━━━ Source information ━━━
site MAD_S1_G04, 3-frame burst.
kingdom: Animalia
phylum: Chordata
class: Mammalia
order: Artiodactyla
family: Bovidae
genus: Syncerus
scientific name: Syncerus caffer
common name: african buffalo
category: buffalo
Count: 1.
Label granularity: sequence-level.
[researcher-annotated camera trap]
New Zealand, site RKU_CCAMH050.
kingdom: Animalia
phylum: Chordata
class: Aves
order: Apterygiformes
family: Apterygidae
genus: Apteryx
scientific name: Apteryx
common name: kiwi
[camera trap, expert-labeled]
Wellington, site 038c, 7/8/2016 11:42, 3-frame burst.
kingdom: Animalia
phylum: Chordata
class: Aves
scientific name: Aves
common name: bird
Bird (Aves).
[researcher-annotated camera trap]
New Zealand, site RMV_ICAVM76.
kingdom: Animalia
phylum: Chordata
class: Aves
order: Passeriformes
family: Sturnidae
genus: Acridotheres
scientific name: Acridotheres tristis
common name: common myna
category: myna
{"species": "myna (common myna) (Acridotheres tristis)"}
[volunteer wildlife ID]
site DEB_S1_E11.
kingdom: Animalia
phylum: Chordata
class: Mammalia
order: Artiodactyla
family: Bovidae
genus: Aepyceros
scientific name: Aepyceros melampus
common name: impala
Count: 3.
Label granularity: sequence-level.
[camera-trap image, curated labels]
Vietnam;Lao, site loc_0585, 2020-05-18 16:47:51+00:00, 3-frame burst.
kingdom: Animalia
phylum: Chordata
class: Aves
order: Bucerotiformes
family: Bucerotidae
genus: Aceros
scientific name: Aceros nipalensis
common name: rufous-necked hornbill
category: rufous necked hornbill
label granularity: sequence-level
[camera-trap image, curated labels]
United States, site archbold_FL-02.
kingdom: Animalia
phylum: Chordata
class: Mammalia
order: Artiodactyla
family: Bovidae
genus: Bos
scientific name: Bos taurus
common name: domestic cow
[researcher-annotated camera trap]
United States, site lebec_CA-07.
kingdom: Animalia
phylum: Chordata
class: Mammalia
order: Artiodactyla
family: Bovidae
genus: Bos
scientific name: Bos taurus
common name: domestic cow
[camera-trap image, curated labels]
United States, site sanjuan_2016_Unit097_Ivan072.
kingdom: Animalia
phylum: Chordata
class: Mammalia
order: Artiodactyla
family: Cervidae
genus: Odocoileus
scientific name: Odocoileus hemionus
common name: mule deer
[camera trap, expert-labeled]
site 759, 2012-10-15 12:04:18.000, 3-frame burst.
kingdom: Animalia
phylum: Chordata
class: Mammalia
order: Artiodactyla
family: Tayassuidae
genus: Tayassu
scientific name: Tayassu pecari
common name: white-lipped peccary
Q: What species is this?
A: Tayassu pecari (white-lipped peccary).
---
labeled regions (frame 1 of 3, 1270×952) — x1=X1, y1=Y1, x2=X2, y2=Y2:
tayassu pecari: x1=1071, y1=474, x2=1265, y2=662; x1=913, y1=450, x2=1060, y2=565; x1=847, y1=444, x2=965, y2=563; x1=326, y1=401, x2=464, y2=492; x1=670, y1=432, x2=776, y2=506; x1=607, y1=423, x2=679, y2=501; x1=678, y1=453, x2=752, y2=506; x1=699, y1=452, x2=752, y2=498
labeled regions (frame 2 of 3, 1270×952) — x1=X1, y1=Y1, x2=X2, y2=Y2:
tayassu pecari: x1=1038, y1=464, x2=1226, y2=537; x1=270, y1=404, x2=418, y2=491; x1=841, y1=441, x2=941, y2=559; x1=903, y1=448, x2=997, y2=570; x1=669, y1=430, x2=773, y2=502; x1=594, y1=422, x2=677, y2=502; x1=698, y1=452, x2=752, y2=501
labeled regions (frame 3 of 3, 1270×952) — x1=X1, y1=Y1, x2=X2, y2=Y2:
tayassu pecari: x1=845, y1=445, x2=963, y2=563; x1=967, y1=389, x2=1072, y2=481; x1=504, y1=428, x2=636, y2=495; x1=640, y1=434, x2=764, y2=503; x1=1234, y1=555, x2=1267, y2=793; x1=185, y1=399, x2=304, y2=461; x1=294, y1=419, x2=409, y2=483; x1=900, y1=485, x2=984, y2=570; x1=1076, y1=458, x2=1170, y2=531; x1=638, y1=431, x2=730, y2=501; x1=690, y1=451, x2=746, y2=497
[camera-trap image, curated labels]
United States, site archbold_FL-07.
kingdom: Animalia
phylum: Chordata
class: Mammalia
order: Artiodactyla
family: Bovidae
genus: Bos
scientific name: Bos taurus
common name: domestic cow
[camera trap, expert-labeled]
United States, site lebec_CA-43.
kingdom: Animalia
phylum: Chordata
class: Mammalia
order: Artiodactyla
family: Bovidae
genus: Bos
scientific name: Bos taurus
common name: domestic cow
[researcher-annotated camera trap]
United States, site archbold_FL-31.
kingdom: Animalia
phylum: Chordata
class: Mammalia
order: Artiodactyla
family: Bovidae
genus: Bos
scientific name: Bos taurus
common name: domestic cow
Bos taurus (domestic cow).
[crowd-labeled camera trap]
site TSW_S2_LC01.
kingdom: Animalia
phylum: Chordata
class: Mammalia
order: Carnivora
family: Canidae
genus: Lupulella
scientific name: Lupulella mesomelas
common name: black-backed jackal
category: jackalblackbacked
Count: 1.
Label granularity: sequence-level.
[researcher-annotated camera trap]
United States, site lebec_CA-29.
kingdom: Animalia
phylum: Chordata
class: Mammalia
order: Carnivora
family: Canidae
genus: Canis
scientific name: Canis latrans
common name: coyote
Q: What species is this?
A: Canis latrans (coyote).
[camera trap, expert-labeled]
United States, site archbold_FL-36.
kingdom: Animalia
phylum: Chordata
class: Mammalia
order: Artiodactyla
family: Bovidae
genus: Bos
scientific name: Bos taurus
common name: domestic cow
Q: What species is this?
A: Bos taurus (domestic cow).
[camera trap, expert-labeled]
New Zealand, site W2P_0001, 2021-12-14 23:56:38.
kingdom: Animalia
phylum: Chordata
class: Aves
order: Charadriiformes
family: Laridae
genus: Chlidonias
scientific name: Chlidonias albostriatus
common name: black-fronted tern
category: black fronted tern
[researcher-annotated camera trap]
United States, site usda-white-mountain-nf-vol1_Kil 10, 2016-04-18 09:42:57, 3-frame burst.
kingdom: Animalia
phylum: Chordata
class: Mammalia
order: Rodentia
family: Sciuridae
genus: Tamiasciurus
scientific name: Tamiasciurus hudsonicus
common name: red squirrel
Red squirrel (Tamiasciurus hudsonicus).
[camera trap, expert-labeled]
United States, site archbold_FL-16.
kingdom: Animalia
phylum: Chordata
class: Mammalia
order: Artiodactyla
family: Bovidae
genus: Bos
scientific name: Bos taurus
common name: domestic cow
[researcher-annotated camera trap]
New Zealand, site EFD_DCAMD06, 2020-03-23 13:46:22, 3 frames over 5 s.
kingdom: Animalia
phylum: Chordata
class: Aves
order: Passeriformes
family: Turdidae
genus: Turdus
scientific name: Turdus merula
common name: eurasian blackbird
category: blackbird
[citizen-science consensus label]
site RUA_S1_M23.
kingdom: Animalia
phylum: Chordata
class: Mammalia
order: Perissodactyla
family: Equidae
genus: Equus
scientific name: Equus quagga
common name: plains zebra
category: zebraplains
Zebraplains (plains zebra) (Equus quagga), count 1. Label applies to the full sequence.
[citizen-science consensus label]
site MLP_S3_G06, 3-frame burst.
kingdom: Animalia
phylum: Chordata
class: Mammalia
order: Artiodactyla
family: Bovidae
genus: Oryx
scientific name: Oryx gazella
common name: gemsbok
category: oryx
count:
━━━
Work required:
The entries are to be transcribed exactly, each line in full.

Your solution:
site MAD_S1_G04, 3-frame burst.
kingdom: Animalia
phylum: Chordata
class: Mammalia
order: Artiodactyla
family: Bovidae
genus: Syncerus
scientific name: Syncerus caffer
common name: african buffalo
category: buffalo
Count: 1.
Label granularity: sequence-level.
[researcher-annotated camera trap]
New Zealand, site RKU_CCAMH050.
kingdom: Animalia
phylum: Chordata
class: Aves
order: Apterygiformes
family: Apterygidae
genus: Apteryx
scientific name: Apteryx
common name: kiwi
[camera trap, expert-labeled]
Wellington, site 038c, 7/8/2016 11:42, 3-frame burst.
kingdom: Animalia
phylum: Chordata
class: Aves
scientific name: Aves
common name: bird
Bird (Aves).
[researcher-annotated camera trap]
New Zealand, site RMV_ICAVM76.
kingdom: Animalia
phylum: Chordata
class: Aves
order: Passeriformes
family: Sturnidae
genus: Acridotheres
scientific name: Acridotheres tristis
common name: common myna
category: myna
{"species": "myna (common myna) (Acridotheres tristis)"}
[volunteer wildlife ID]
site DEB_S1_E11.
kingdom: Animalia
phylum: Chordata
class: Mammalia
order: Artiodactyla
family: Bovidae
genus: Aepyceros
scientific name: Aepyceros melampus
common name: impala
Count: 3.
Label granularity: sequence-level.
[camera-trap image, curated labels]
Vietnam;Lao, site loc_0585, 2020-05-18 16:47:51+00:00, 3-frame burst.
kingdom: Animalia
phylum: Chordata
class: Aves
order: Bucerotiformes
family: Bucerotidae
genus: Aceros
scientific name: Aceros nipalensis
common name: rufous-necked hornbill
category: rufous necked hornbill
label granularity: sequence-level
[camera-trap image, curated labels]
United States, site archbold_FL-02.
kingdom: Animalia
phylum: Chordata
class: Mammalia
order: Artiodactyla
family: Bovidae
genus: Bos
scientific name: Bos taurus
common name: domestic cow
[researcher-annotated camera trap]
United States, site lebec_CA-07.
kingdom: Animalia
phylum: Chordata
class: Mammalia
order: Artiodactyla
family: Bovidae
genus: Bos
scientific name: Bos taurus
common name: domestic cow
[camera-trap image, curated labels]
United States, site sanjuan_2016_Unit097_Ivan072.
kingdom: Animalia
phylum: Chordata
class: Mammalia
order: Artiodactyla
family: Cervidae
genus: Odocoileus
scientific name: Odocoileus hemionus
common name: mule deer
[camera trap, expert-labeled]
site 759, 2012-10-15 12:04:18.000, 3-frame burst.
kingdom: Animalia
phylum: Chordata
class: Mammalia
order: Artiodactyla
family: Tayassuidae
genus: Tayassu
scientific name: Tayassu pecari
common name: white-lipped peccary
Q: What species is this?
A: Tayassu pecari (white-lipped peccary).
---
labeled regions (frame 1 of 3, 1270×952) — x1=X1, y1=Y1, x2=X2, y2=Y2:
tayassu pecari: x1=1071, y1=474, x2=1265, y2=662; x1=913, y1=450, x2=1060, y2=565; x1=847, y1=444, x2=965, y2=563; x1=326, y1=401, x2=464, y2=492; x1=670, y1=432, x2=776, y2=506; x1=607, y1=423, x2=679, y2=501; x1=678, y1=453, x2=752, y2=506; x1=699, y1=452, x2=752, y2=498
labeled regions (frame 2 of 3, 1270×952) — x1=X1, y1=Y1, x2=X2, y2=Y2:
tayassu pecari: x1=1038, y1=464, x2=1226, y2=537; x1=270, y1=404, x2=418, y2=491; x1=841, y1=441, x2=941, y2=559; x1=903, y1=448, x2=997, y2=570; x1=669, y1=430, x2=773, y2=502; x1=594, y1=422, x2=677, y2=502; x1=698, y1=452, x2=752, y2=501
labeled regions (frame 3 of 3, 1270×952) — x1=X1, y1=Y1, x2=X2, y2=Y2:
tayassu pecari: x1=845, y1=445, x2=963, y2=563; x1=967, y1=389, x2=1072, y2=481; x1=504, y1=428, x2=636, y2=495; x1=640, y1=434, x2=764, y2=503; x1=1234, y1=555, x2=1267, y2=793; x1=185, y1=399, x2=304, y2=461; x1=294, y1=419, x2=409, y2=483; x1=900, y1=485, x2=984, y2=570; x1=1076, y1=458, x2=1170, y2=531; x1=638, y1=431, x2=730, y2=501; x1=690, y1=451, x2=746, y2=497
[camera-trap image, curated labels]
United States, site archbold_FL-07.
kingdom: Animalia
phylum: Chordata
class: Mammalia
order: Artiodactyla
family: Bovidae
genus: Bos
scientific name: Bos taurus
common name: domestic cow
[camera trap, expert-labeled]
United States, site lebec_CA-43.
kingdom: Animalia
phylum: Chordata
class: Mammalia
order: Artiodactyla
family: Bovidae
genus: Bos
scientific name: Bos taurus
common name: domestic cow
[researcher-annotated camera trap]
United States, site archbold_FL-31.
kingdom: Animalia
phylum: Chordata
class: Mammalia
order: Artiodactyla
family: Bovidae
genus: Bos
scientific name: Bos taurus
common name: domestic cow
Bos taurus (domestic cow).
[crowd-labeled camera trap]
site TSW_S2_LC01.
kingdom: Animalia
phylum: Chordata
class: Mammalia
order: Carnivora
family: Canidae
genus: Lupulella
scientific name: Lupulella mesomelas
common name: black-backed jackal
category: jackalblackbacked
Count: 1.
Label granularity: sequence-level.
[researcher-annotated camera trap]
United States, site lebec_CA-29.
kingdom: Animalia
phylum: Chordata
class: Mammalia
order: Carnivora
family: Canidae
genus: Canis
scientific name: Canis latrans
common name: coyote
Q: What species is this?
A: Canis latrans (coyote).
[camera trap, expert-labeled]
United States, site archbold_FL-36.
kingdom: Animalia
phylum: Chordata
class: Mammalia
order: Artiodactyla
family: Bovidae
genus: Bos
scientific name: Bos taurus
common name: domestic cow
Q: What species is this?
A: Bos taurus (domestic cow).
[camera trap, expert-labeled]
New Zealand, site W2P_0001, 2021-12-14 23:56:38.
kingdom: Animalia
phylum: Chordata
class: Aves
order: Charadriiformes
family: Laridae
genus: Chlidonias
scientific name: Chlidonias albostriatus
common name: black-fronted tern
category: black fronted tern
[researcher-annotated camera trap]
United States, site usda-white-mountain-nf-vol1_Kil 10, 2016-04-18 09:42:57, 3-frame burst.
kingdom: Animalia
phylum: Chordata
class: Mammalia
order: Rodentia
family: Sciuridae
genus: Tamiasciurus
scientific name: Tamiasciurus hudsonicus
common name: red squirrel
Red squirrel (Tamiasciurus hudsonicus).
[camera trap, expert-labeled]
United States, site archbold_FL-16.
kingdom: Animalia
phylum: Chordata
class: Mammalia
order: Artiodactyla
family: Bovidae
genus: Bos
scientific name: Bos taurus
common name: domestic cow
[researcher-annotated camera trap]
New Zealand, site EFD_DCAMD06, 2020-03-23 13:46:22, 3 frames over 5 s.
kingdom: Animalia
phylum: Chordata
class: Aves
order: Passeriformes
family: Turdidae
genus: Turdus
scientific name: Turdus merula
common name: eurasian blackbird
category: blackbird
[citizen-science consensus label]
site RUA_S1_M23.
kingdom: Animalia
phylum: Chordata
class: Mammalia
order: Perissodactyla
family: Equidae
genus: Equus
scientific name: Equus quagga
common name: plains zebra
category: zebraplains
Zebraplains (plains zebra) (Equus quagga), count 1. Label applies to the full sequence.
[citizen-science consensus label]
site MLP_S3_G06, 3-frame burst.
kingdom: Animalia
phylum: Chordata
class: Mammalia
order: Artiodactyla
family: Bovidae
genus: Oryx
scientific name: Oryx gazella
common name: gemsbok
category: oryx
count:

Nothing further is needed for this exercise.